On the basis of H.264, we have also made the following improvements:

(1) apply the visual model to further reduce the bandwidth occupied by video signals. That is to say, a larger quantitative step is used for the larger part of the transformed image, while a smaller quantitative step is used for the smoother part. There is almost no obvious difference between the compressed image quality and the image without a visual model, or only a slight decrease, but the image compression ratio can increase by about 10%. However, the difference in the SNR is slightly greater, but for many applications, people are not very concerned about the specific SNR size. What we see as reality prevails.

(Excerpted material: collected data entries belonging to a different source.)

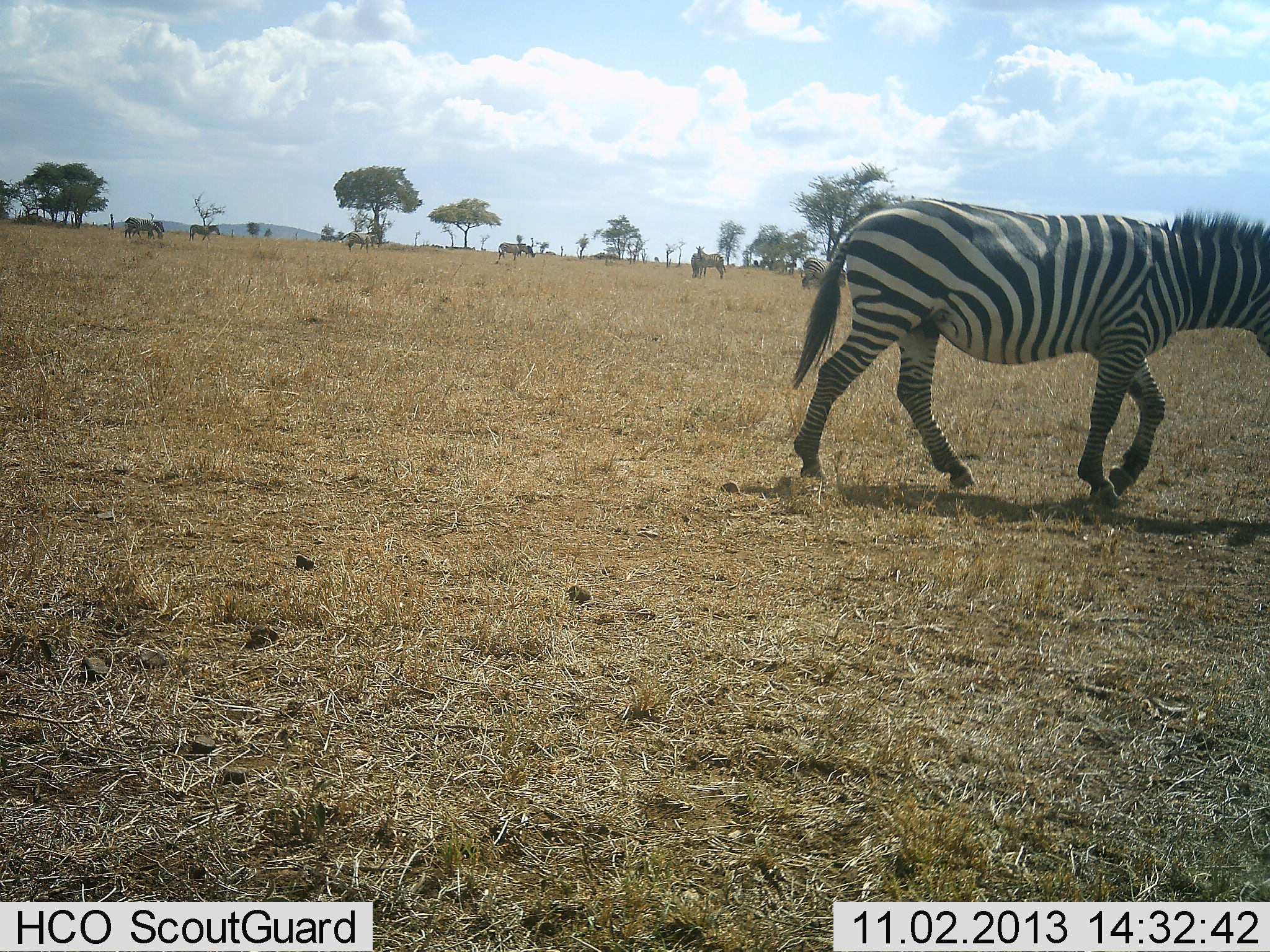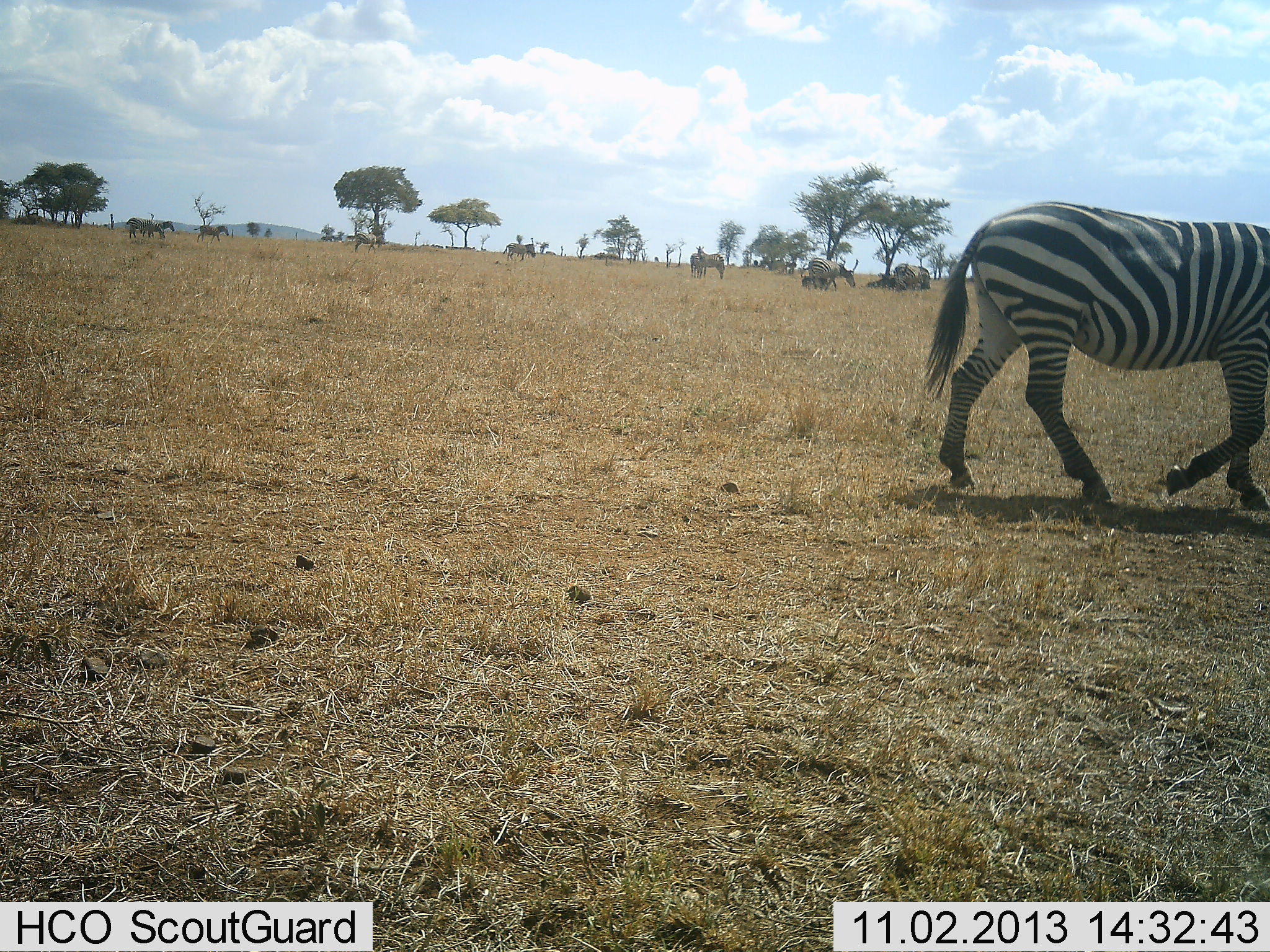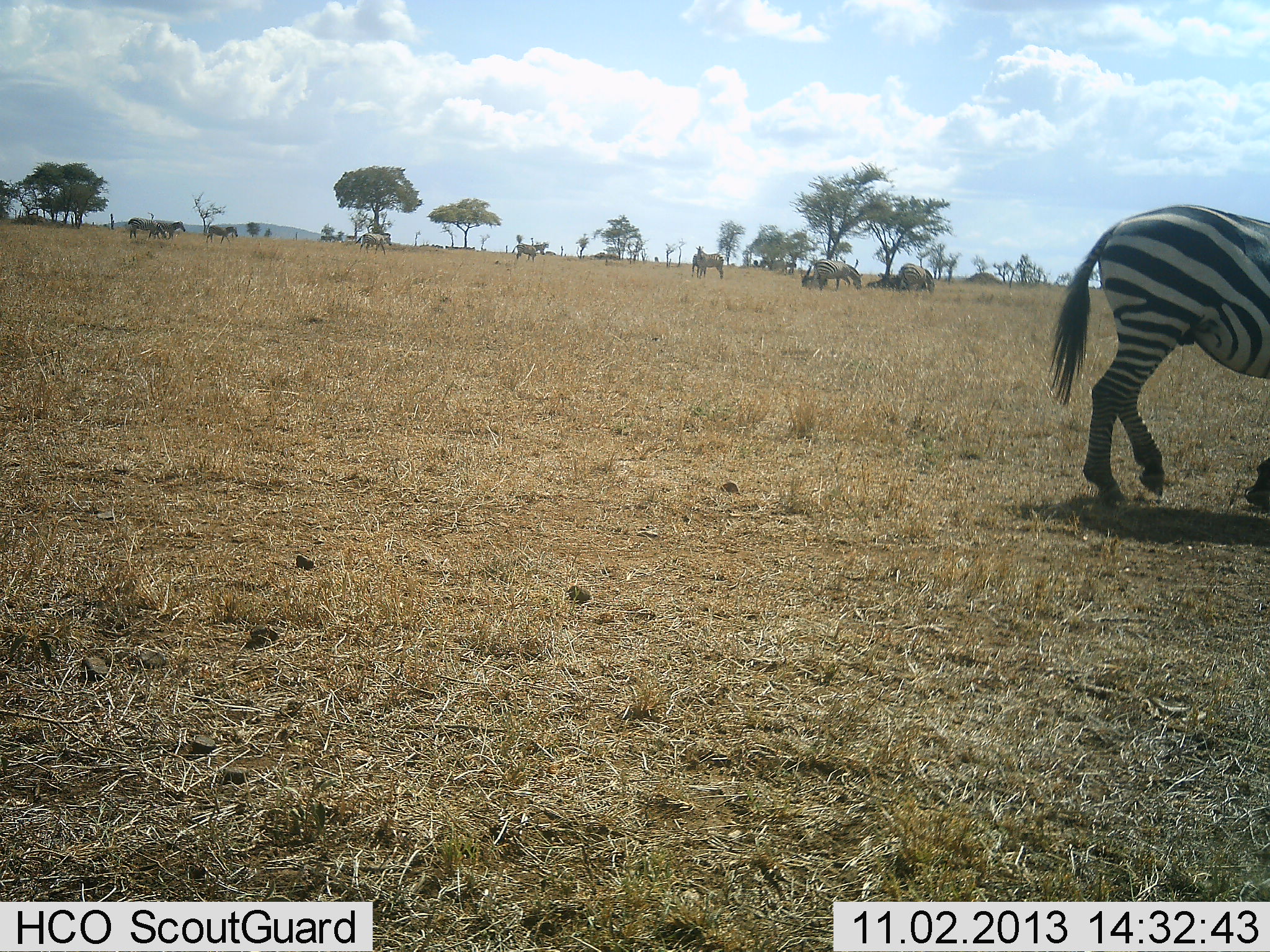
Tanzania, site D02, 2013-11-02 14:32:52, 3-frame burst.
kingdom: Animalia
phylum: Chordata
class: Mammalia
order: Perissodactyla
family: Equidae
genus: Equus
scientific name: Equus quagga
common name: plains zebra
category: zebra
Zebra (plains zebra) (Equus quagga), count 9. Behavior (volunteer vote fractions): standing 9%, resting 0%, moving 100%, interacting 0%. Young present (vote fraction): 0%. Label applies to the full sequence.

Assume that the quantization level of the benchmark is Q. The variation of the block to be transformed ranges from the absolute error of the adjacent horizontal pixels to △:

Formula: n is the fast size (4 or 8), P (I, j) is the pixel value at this position. The New Quantization level of the block will be adjusted:

Formula: qmin, Qmax is the set minimum and maximum quantization level (10, 51), floor indicates the Integer Operation, μ is the adjustment coefficient. After compressing the mpeg Test Series News (CIF), the following results are displayed: although the SNR is slightly different, the visual difference is not very large, as shown in comparison 3.

(1) Double-finger motion search. Almost all current motion searches use a single indicator, that is, absolute error and sad. In many DSPs, There are instructions for finding sad, such as the C6000 series of Ti. In fact, the application of double indicators is more effective in motion search. In addition, the location of the matching module can be found more accurately to improve the encoding efficiency. More importantly, double-indicator motion search makes it easier to intelligently determine whether a small block is moved from a small block in the previous image. Therefore, coding is no longer required to improve the coding efficiency. The effect is shown in Figure 4.

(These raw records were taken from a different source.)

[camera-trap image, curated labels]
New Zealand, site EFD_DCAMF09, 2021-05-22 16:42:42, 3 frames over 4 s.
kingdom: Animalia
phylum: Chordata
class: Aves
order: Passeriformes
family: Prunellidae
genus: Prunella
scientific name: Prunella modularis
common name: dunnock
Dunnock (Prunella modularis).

(3) Multi-Resolution Double-indicator motion search using wavelet transform (Lifing-scheme, first, obtain an approximate description of the motion vector at the largest resolution, and then gradually refine the motion vector in the high-resolution image so that the motion vector can be quickly found, avoid local minimum values, as shown in Software Interface 5.

4 Conclusion

Based on the DVEVM hardware of Texas instrument, we designed the video transmission system. Based on the DVEVM hardware of Texas instrument, we designed the hardware structure of the video transmission system, the software for video terminals and the software for receiving videos from the central station have been developed to complete the development of the entire system. Performance tests show that CIF image monitoring can be implemented in a 64 K bandwidth environment, and the monitoring frame rate can reach 2 ~ About 5 frames, with a latency of 2 ~ 3 s to meet the basic requirements for monitoring purposes. If you bind a 6*64 K = 384 K channel, you can use a bandwidth of less than 384 K, complete the continuous transmission of high-quality D1 (704x576) images with high resolution and achieve the design requirements. The average SNR of image quality is about 30 dB, which can meet the visual needs and identify criminals.